→ Selection:
──────

# Ran out of gas and now reduced power is active help



## Jim Frye (Mar 16, 2011)

How long did you disconnect the battery? It appears to take some time. One of these might help.

http://www.cruzetalk.com/forum/gtse...ww.cruzetalk.com/forum/login.php?do=login&ss=


----------



## H3LLON3ARTH (Dec 16, 2011)

I'm leaving it disconnected for about 30 minutes


----------



## obermd (Mar 3, 2012)

Do you have a code reader? If so check for pending codes and clear them. The battery should have taken care of you. Were you trying to top my single tank distance?


----------



## H3LLON3ARTH (Dec 16, 2011)

obermd said:


> Do you have a code reader? If so check for pending codes and clear them. The battery should have taken care of you. Were you trying to top my single tank distance?


Lol no I was on my way to the gas station it fixed it.


----------



## brian v (Dec 25, 2011)

IT will get to a new IT when ya get some new Gas In Texas that does not have IT IN IT ...cheers ..........


----------



## Chevy Customer Care (Oct 29, 2011)

──────

→ Recorded data:
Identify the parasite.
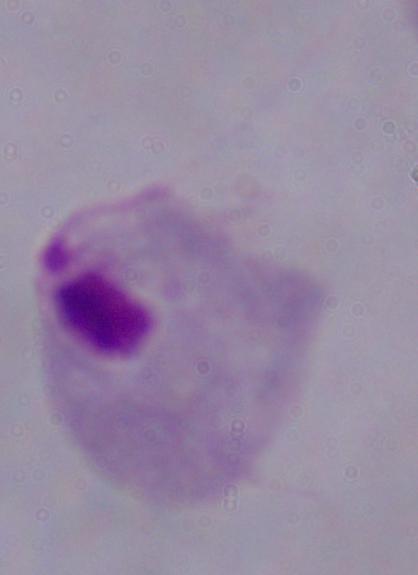
A trichomonad.

Micrograph. 1000x magnification.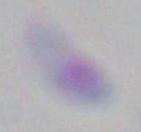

──────

→ Task: Extend the forum thread about reduced power after running out of gas, starting from its last line. The data plays no part here.

→ Exercise answer:
H3LLON3ARTH said:


> I ran out of gas this morning and the reduce power message came on it won't go over 3000 rpm and has no boost I disconnected the bartery to see if that will fix it thoughts please.


Hey H3LLON3ARTH, 

If you are continuing to experience some difficulties with your Cruze and need to bring it to the dealership's attention, feel free to send me a private message! I would be happy to get in touch with them on your behalf and get this addressed. Be sure to include your VIN, current mileage, contact information and preferred dealership. 

Looking forward to your updates. 

Patsy G
Chevrolet Customer Care


----------



## cdb09007 (Aug 7, 2013)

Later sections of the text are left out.